List Making

"It is awfully easy to be hard-boiled about everything in the daytime, but at night it is another thing." - Hemingway, The Sun Also Rises I've been making lists.

I've been making lists of movies, of my clothes, and of everything in between. I've been making lists in order to spot the trends and re-organize. Psychologist Meg Jay in a Tedtalk remarked that "our brains are re-wired in our twenties." In my late twenties, I begin to regret all the books that I haven't read, all the films that I haven't seen, and all the people that I haven't met and loved. In an attempt to reclaim the hours, I've been reading and watching and I've been making lists.

List 1: The Good People One of the best interviews I've heard on Fresh Air is Terry Gross' latest interview with Joaquin Phoenix. In a segment that is ostensibly filled with tension, awkwardness, and blunders, arises one of most frank and heartfelt conversations. There's something so feral and weird about Joaquin that he seems to be teetering between laughter (Mockumentary!) and a breakdown.

Usually this type of performance is reserved for an Oscar nomination. The idiosyncrasies that are spotlit on screen and deliciously drawn out, the scenes from movies where your soul accidentally pops out (like the Processing scene from The Artist). Then there is Joaquin Phoenix talking to Terry Gross, and it makes me feel like maybe we should all be a little bit weird around each other more often.

List 2: Places In preparation for a trip to Israel, I've been reading and I've been watching. The vast deserts of Lawrence of Arabia and propaganda segments from Youtube (Do not, for God's sake, search for "middle east" on Youtube). The stories of wars after wars and one failed treaty after another is brutal reading for anyone, but I'm growing increasingly excited to go because I love places of conflict. I don't love it for the atrocities, and the tangled knots of pain that may never be resolved, but I love those places because of the weight of the narrative. It's like riding a fixie. You have to be constantly alert and aware of your surroundings, because everything is history, a point of contention. It keeps you on your feet. It forces you to devour as much information as you can. Even if in the end there is no right.

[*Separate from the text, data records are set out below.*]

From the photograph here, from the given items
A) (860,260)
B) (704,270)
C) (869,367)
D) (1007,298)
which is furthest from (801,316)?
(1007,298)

List 3: Ideas Ken and I have started this daily exercise of submitting "fresh ideas" to a shared Evernote notebook. I was skeptical of the task of coming up with 365 ideas, but it seems to be rolling along. I guess the saying is true, "ideas are cheap." It's what you do with it. This will be the main challenge and goal for the year. One, to keep working, staying on top of management, learn about finance, and then finally, have time to realize one of these ideas. We spend too much time in school, or working for other people, sometimes not because we're not ready, but only because we're just too fucking scared. Well, before you get into an accident like T.E. Lawrence, make sure you've done something noble for someone, some continent, or just for yourself. Make yourself proud.

Don't be chicken shit.

List 4: Movies

I've never understood how my film buff friends did it. How they can watch three movies in a day. In fact, I remember a hazy afternoon in Santa Cruz spent with Ashley. It's sunny outside but we were inside with the shades drawn and I think we were on our third movie when I moaned: "how the hell do you guys watch so many movies in a day?"

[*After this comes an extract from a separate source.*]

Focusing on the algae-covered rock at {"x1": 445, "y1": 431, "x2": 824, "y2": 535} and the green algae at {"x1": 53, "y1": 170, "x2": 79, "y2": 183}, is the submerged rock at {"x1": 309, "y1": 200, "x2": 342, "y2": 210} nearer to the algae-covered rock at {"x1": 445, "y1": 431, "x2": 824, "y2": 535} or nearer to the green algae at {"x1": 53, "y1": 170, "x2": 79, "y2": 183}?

Recluse I am now, movie-watching, or that is, good-movie-watching is becoming one of the most enjoyable experiences to kill a day. I don't do it often, but when I do, it's a matter of submerging oneself to the swirl of colors, experiences, worlds, and characters. Don't stop the swirls.

In my list-making, I'm learning that my favorite movies are Chinese-language ones. The lyrical Hou Hsiao-Hsiens and pitch perfect Jiang-Wens. American movies are great, brilliant, big-minded, but in the end what robs my heart are apparently Chinese sensibilities. I don't know if a heartbreaking gaze from Shu Qi or Ning Jing's piercing look is equivalent of a particular Chinese sentiment, but it's hit home, literally.

List 5: Moods It's one thing to keep track of your clothes and know that you have 19 sweaters (no more!!) than a desire to track your moods. Emotions are a fickle beast (and it makes us beautiful and unique, chime in the music). One reason I make lists, organize and try to spot trends is so that I have a deeper understanding of whatever subject at hand, to improve upon it, and diagnose the problems. All in all, I do it so I can control it. Not sure whether this is a sign of maturity or loss of sanity actually.

But really, who needs sanity. Keep it weird folks. That's the lesson of the day, and ongoing. KEEP IT WEIRD.